In this article, we'll describe the preliminary steps that you should take and the questions you should ask when looking for a vet for your pooch. We'll also explain why it's important that you take the time to get to know his or her office staff.First Steps Toward Finding A Vet
One of the most productive ways to start your search is to ask friends and neighbors where they take their own pets. If you're the only person in your neighborhood with a pet (that's unlikely), you can also ask the local animal shelters for recommendations. Chances are, they'll have a list of qualified professionals to whom they trust the canines at their facility.
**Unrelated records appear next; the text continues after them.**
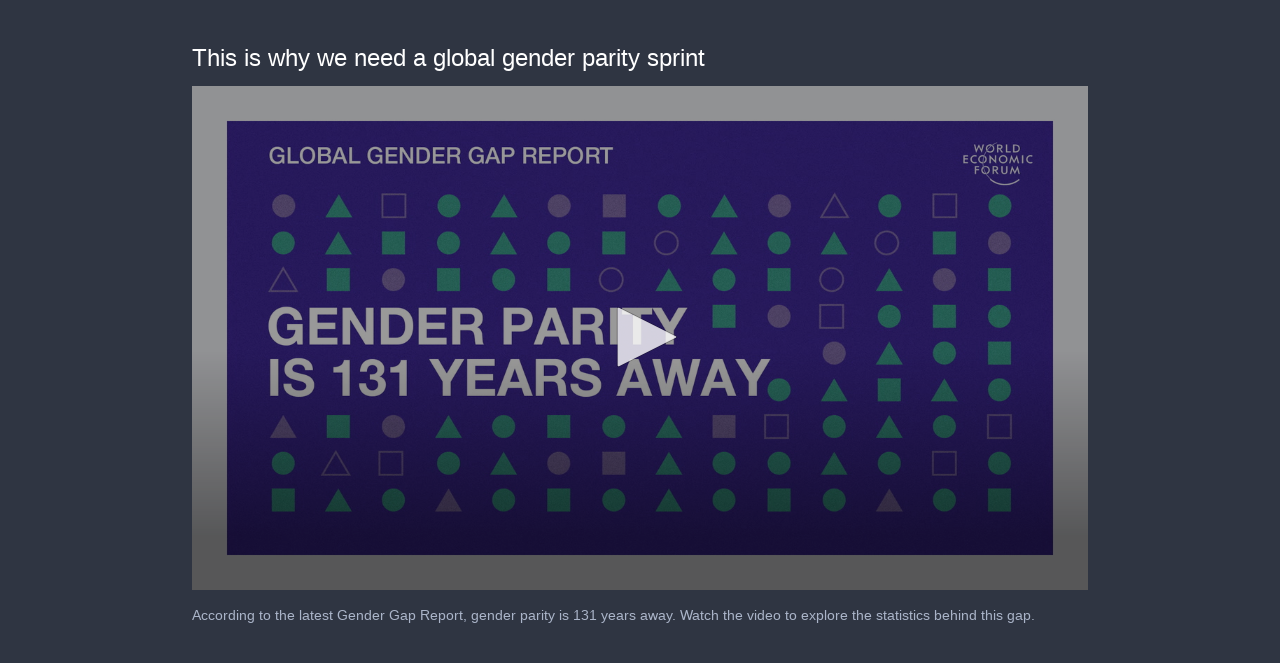

--- FILE ---
content_type: text/html; charset=utf-8
request_url: https://cdn.jwplayer.com/players/twVQq3SM-ncRE1zO6.html
body_size: 1396
content:
<!DOCTYPE html>
<html>
  <head prefix="og:http://ogp.me/ns#">
    <title>This is why we need a global gender parity sprint</title>
    <meta charset="utf-8">
    <meta property="og:url" content="https://cdn.jwplayer.com/previews/twVQq3SM-ncRE1zO6">
    <meta property="og:title" content="This is why we need a global gender parity sprint">
    <meta property="og:image" content="https://assets-jpcust.jwpsrv.com/thumbs/twVQq3SM-720.jpg">
    <meta property="og:description" content="According to the latest Gender Gap Report, gender parity is 131 years away. Watch the video to explore the statistics behind this gap.">
    <meta property="og:type" content="video">
    <meta property="og:video" content="https://cdn.jwplayer.com/videos/twVQq3SM-Htu9T5Nf.mp4">
    <meta property="og:video:secure_url" content="https://cdn.jwplayer.com/videos/twVQq3SM-Htu9T5Nf.mp4">
    <meta property="og:video:type" content="video/mp4">
    <meta property="og:video:width" content="480">
    <meta property="og:video:height" content="270">
    <meta name="twitter:card" content="player">
    <meta name="twitter:player" content="https://cdn.jwplayer.com/players/twVQq3SM-ncRE1zO6.html">
    <meta name="twitter:player:width" content="480">
    <meta name="twitter:player:height" content="270">
    <meta name="twitter:player:stream" content="https://cdn.jwplayer.com/videos/twVQq3SM-640.mp4">
    <meta name="twitter:player:stream:content_type" content="video/mp4; codecs=&quot;avc1.42E01E, mp4a.40.2&quot;">
    <style type="text/css">
        body { background: #2f3542; color: #FFF; font: 1rem/1.5 Arial, sans-serif; margin: 0 auto; padding: 0; overflow: hidden }
        #title, #description { display: none; font-weight: normal; -webkit-font-smoothing: antialiased }
        #title { font-size: 24px; margin: 40px auto 10px }
        #description { color: #aab4c8; font-size: 14px; margin: 15px auto }
    </style>
    <script type="text/javascript">
    </script>
  </head>
  <body>
    <h1 id="title">This is why we need a global gender parity sprint</h1>
    <div id="botr_twVQq3SM_ncRE1zO6_div"></div>
    <p id="description">According to the latest Gender Gap Report, gender parity is 131 years away. Watch the video to explore the statistics behind this gap.</p>
    <script>
        (function() {
            var head = document.head;
            var script;
            function setupPlayer(w, h) {
                if (script) return;
                script = document.createElement('script');
                script.async = 1;
                script.src = "https://cdn.jwplayer.com/players/twVQq3SM-ncRE1zO6.js";
                head.appendChild(script);
                if (w && h) {
                    var interval = setInterval(function() {
                        var jwplayer = window.jwplayer;
                        if (jwplayer && jwplayer('botr_twVQq3SM_ncRE1zO6_div')) {
                            clearInterval(interval);
                            jwplayer('botr_twVQq3SM_ncRE1zO6_div').on('ready', function(){this.resize(w, h);});
                        }
                    }, 100);
                }
            }
            function setMeta(name, value) {
                var meta = window.document.querySelector('meta[property="' + name + '"]');
                if (!meta) {
                    meta = document.createElement('meta');
                    meta.setAttribute('property', name);
                    head.appendChild(meta);
                }
                meta.setAttribute('content', value);
            }
            if (window === window.top) {
                document.getElementById("title").style.display = "block";
                document.getElementById("description").style.display = "block";
                document.body.style.width = "70%";
                document.body.style.overflow = "visible";
                setupPlayer();
            } else {
                var w = 0;
                var h = 0;
                /** Used to pass play/pause messages parent iframe via postMessage **/
                window.addEventListener("message", function(evt) {
                    var player = window.jwplayer ? window.jwplayer('botr_twVQq3SM_ncRE1zO6_div') : null;
                    switch (evt.data) {
                        case "play" && player:
                            player.play();
                            break;
                        case "pause" && player:
                            player.pause();
                            break;
                        default:
                            if (evt.data.type && evt.data.type === 'page-meta' && !script) {
                                setMeta('og:description', evt.data.description);
                                setMeta('og:title', evt.data.title);
                                setupPlayer(w, h);
                            }
                    }
                });
                window.addEventListener('load', function() {
                    setTimeout(function() {setupPlayer(w, h);}, 100);
                });
            }
        }());
    </script>
  </body>
</html>


--- FILE ---
content_type: text/vtt
request_url: https://assets-jpcust.jwpsrv.com/strips/twVQq3SM-120.vtt
body_size: 27
content:
WEBVTT

00:00.000 --> 00:02.000
twVQq3SM-120.jpg#xywh=0,0,120,67

00:02.000 --> 00:04.000
twVQq3SM-120.jpg#xywh=120,0,120,67

00:04.000 --> 00:06.000
twVQq3SM-120.jpg#xywh=240,0,120,67

00:06.000 --> 00:08.000
twVQq3SM-120.jpg#xywh=360,0,120,67

00:08.000 --> 00:10.000
twVQq3SM-120.jpg#xywh=0,67,120,67

00:10.000 --> 00:12.000
twVQq3SM-120.jpg#xywh=120,67,120,67

00:12.000 --> 00:14.000
twVQq3SM-120.jpg#xywh=240,67,120,67

00:14.000 --> 00:16.000
twVQq3SM-120.jpg#xywh=360,67,120,67

00:16.000 --> 00:18.000
twVQq3SM-120.jpg#xywh=0,134,120,67

00:18.000 --> 00:20.000
twVQq3SM-120.jpg#xywh=120,134,120,67

00:20.000 --> 00:22.000
twVQq3SM-120.jpg#xywh=240,134,120,67

00:22.000 --> 00:24.000
twVQq3SM-120.jpg#xywh=360,134,120,67

00:24.000 --> 00:26.000
twVQq3SM-120.jpg#xywh=0,201,120,67

00:26.000 --> 00:28.000
twVQq3SM-120.jpg#xywh=120,201,120,67

00:28.000 --> 00:30.000
twVQq3SM-120.jpg#xywh=240,201,120,67

00:30.000 --> 00:32.000
twVQq3SM-120.jpg#xywh=360,201,120,67

00:32.000 --> 00:34.000
twVQq3SM-120.jpg#xywh=0,268,120,67

00:34.000 --> 00:36.000
twVQq3SM-120.jpg#xywh=120,268,120,67

00:36.000 --> 00:38.000
twVQq3SM-120.jpg#xywh=240,268,120,67

00:38.000 --> 00:40.000
twVQq3SM-120.jpg#xywh=360,268,120,67

00:40.000 --> 00:42.000
twVQq3SM-120.jpg#xywh=0,335,120,67

00:42.000 --> 00:44.000
twVQq3SM-120.jpg#xywh=120,335,120,67

00:44.000 --> 00:46.000
twVQq3SM-120.jpg#xywh=240,335,120,67

00:46.000 --> 00:48.000
twVQq3SM-120.jpg#xywh=360,335,120,67

00:48.000 --> 00:50.000
twVQq3SM-120.jpg#xywh=0,402,120,67

00:50.000 --> 00:52.000
twVQq3SM-120.jpg#xywh=120,402,120,67

00:52.000 --> 00:54.000
twVQq3SM-120.jpg#xywh=240,402,120,67

00:54.000 --> 00:56.000
twVQq3SM-120.jpg#xywh=360,402,120,67

00:56.000 --> 00:58.000
twVQq3SM-120.jpg#xywh=0,469,120,67

00:58.000 --> 01:00.000
twVQq3SM-120.jpg#xywh=120,469,120,67

01:00.000 --> 01:02.000
twVQq3SM-120.jpg#xywh=240,469,120,67

01:02.000 --> 01:04.000
twVQq3SM-120.jpg#xywh=360,469,120,67

01:04.000 --> 01:06.000
twVQq3SM-120.jpg#xywh=0,536,120,67

01:06.000 --> 01:07.861
twVQq3SM-120.jpg#xywh=120,536,120,67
Another resource you can use is the American Animal Hospital Association (AAHA). They will be able to suggest a number of local veterinarians who are members. The AAHA can even make recommendations of their members based upon their respective proficiencies in specific areas (for example, surgery). You can also search for a vet online, but it's far better to have a personal recommendation from a trusted source.
Getting To Know The Team
Few veterinarians work alone. Animal hospitals will typically employ a staff, including one or more technicians, employees who prepare pets for the vet, and others. Invest the time to meet everyone in a veterinary hospital. If an employee is too gruff or doesn't seem to care about the animals in the facility, you might want to continue your search elsewhere. Or, if the hospital seems dirty or unhygienic in any way, that might suggest a poor level of care and attention will be given to your canine in the future.
Being A Good Customer
Experienced vets often complain that pet owners wait far too long before bringing their animals to the veterinary hospital. In some cases, a sickness has progressed so far that there is no way to treat it with any lasting effect. Being a good customer translates into being a good caregiver for your canine. Make (and keep) appointments for routine checkups throughout the year. If the veterinarian suggests specific medications or medicines for your dog, act on his or her suggestions.
It's also a good idea to ask your vet to recommend another professional as a backup plan. After all, he or she will not always be available. Plan ahead for emergencies.
Finding a reliable veterinarian for your dog before he needs treatment or medical attention will help to ensure his health. And that means you'll enjoy his companionship longer.